> **Excerto do texto**
Advogado da Women On Waves diz que proibição do Governo não tem fundamento jurídico
Segundo Daniel Andrade, ouvido pela SIC, os argumentos apresentados pelo Governo não são verdadeiros. Entre eles está a acusação de que a Women On Waves iria distribuir produtos ilegais em Portugal, o que, salienta o advogado, "é rigorosamente mentira".
Já o advogado António Marinho tinha criticado a decisão do Governo de proibir a entrada do barco em águas portuguesas, considerando-a uma "prepotência à maneira do doutor Salazar".
Em declarações à Lusa, o jurista de Coimbra e candidato a bastonário da Ordem dos Advogados considera que o Executivo não pode ultrapassar a legislação comunitária, pelo que a organização holandesa tem "todas as condições para contestar a medida". "Isto é um acto de força. Quando não se tem a força do Direito, tem-se o direito da força", lamentou António Marinho. "Sobre a vontade política dos governantes deve prevalecer o Direito e, neste caso, o direito comunitário", pelo que a decisão governamental "viola a lei" e "serve apenas para cobrir Portugal, o Governo e os portugueses de ridículo", defendeu, lembrando que "nem a Irlanda nem a Polónia impediram a entrada do barco".
Além disso, salientou, "esta medida não tem eficácia nenhuma porque o barco pode atracar em águas espanholas e as pessoas vão lá, ou então fica em alto mar e irão aparecer muitos barcos a levar as pessoas ao navio".
"Foi mobilizado o ministro da Defesa Nacional, o que demonstra o ridículo nacional em que vivemos. O doutor Paulo Portas mobiliza agora meios que não mobilizou quando foi o caso do 'Prestige' [barco que derramou petróleo na Galiza, gerando uma catástrofe ambiental]", denuncia. "Nessa época foi Nossa Senhora de Fátima que nos salvou agora parece que já não confia nela", ironizou.

> **Dados fornecidos**
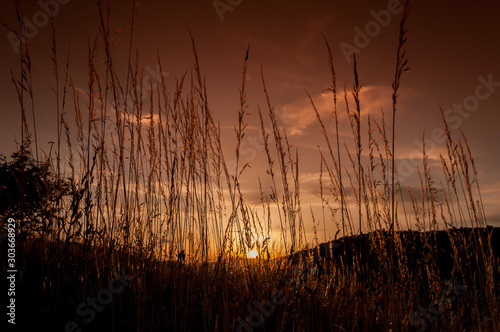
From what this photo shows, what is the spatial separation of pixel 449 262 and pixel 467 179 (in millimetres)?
5497

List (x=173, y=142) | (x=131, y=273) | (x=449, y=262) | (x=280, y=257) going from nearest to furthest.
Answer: (x=131, y=273) < (x=173, y=142) < (x=280, y=257) < (x=449, y=262)

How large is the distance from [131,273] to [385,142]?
196 centimetres

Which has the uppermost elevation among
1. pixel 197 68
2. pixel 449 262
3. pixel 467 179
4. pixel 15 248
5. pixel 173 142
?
pixel 197 68

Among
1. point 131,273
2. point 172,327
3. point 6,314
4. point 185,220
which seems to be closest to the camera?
point 172,327

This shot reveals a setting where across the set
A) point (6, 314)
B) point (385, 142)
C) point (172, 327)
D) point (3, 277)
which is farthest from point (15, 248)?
point (385, 142)

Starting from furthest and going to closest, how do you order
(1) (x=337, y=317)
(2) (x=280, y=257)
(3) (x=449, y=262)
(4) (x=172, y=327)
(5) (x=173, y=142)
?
(3) (x=449, y=262) → (2) (x=280, y=257) → (5) (x=173, y=142) → (1) (x=337, y=317) → (4) (x=172, y=327)

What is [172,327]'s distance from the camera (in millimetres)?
1854

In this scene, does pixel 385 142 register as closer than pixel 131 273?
No

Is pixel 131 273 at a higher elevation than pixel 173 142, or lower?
lower

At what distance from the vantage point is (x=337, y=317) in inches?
91.6

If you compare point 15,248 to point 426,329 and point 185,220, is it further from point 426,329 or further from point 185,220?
point 426,329

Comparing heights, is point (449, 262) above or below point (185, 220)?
below

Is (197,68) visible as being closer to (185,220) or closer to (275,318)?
(185,220)

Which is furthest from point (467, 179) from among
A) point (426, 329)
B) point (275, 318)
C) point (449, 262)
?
point (449, 262)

> **Tarefa 1**
Enumere todos os países mencionados pelo nome no texto sobre a proibição do barco da Women On Waves.
> **Tarefa 2**
Escreva a continuação do texto sobre a proibição do barco da Women On Waves a partir da última frase apresentada.
As entradas não são necessárias.

> **Resposta 1**
Portugal, Irlanda, Polónia

> **Resposta 2**
Apoiantes desconhecem decisão, opositores elogiam medida e pedem maisEntretanto, as associações que apoiam a vinda do barco da Women On Waves desconhecem qualquer proibição de entrada em águas portuguesas. A própria Women On Waves afirma não ter recebido qualquer documento oficial do Governo português e garantiu que pretende manter os planos de atracar em porto nacional.
O secretário de Estado para os Assuntos do Mar anunciou ontem que as autoridades portuárias e de tráfego marítimo tinham comunicado ao barco, através do seu capitão, ao armador e ao cônsul da Holanda "que este não deverá passar em mar territorial português". Para Nuno Fernandes Thomaz, o Governo não deve ser "cínico" e fazer de conta que não sabe ao que vem o barco.
A Associação Portuguesa de Maternidade e Vida congratulou-se com a decisão do Governo de impedir a entrada do barco em Portugal, apelando agora ao procurador-geral da República para estar atento e dar "instruções claras às entidades policiais para que identifiquem, persigam e punam os autores de tais crimes".
A associação afirma que a vinda do barco se traduziria "na disponibilização de meios para a prática do crime [de aborto], na divulgação e incitamento à sua prática, com angariação, em termos e condições que se desconhecem, de mulheres disponíveis para abortar".
Um dos motivos apresentados pelo Governo foi a protecção da saúde pública, uma vez que o navio pretende utilizar e distribuir medicamentos proibidos pelas autoridades portuguesas. O barco holandês, com clínica ginecológica a bordo, pretende fornecer, às mulheres interessadas em interromper a gravidez até às seis semanas e meia, a pílula abortiva, que será ministrada em águas internacionais. De acordo com o Instituto Nacional da Farmácia e do Medicamento (Infarmed), a RU-486 não é comercializada em Portugal, mas, neste caso, compete exclusivamente às autoridades de saúde holandesas o controlo do transporte e distribuição do fármaco.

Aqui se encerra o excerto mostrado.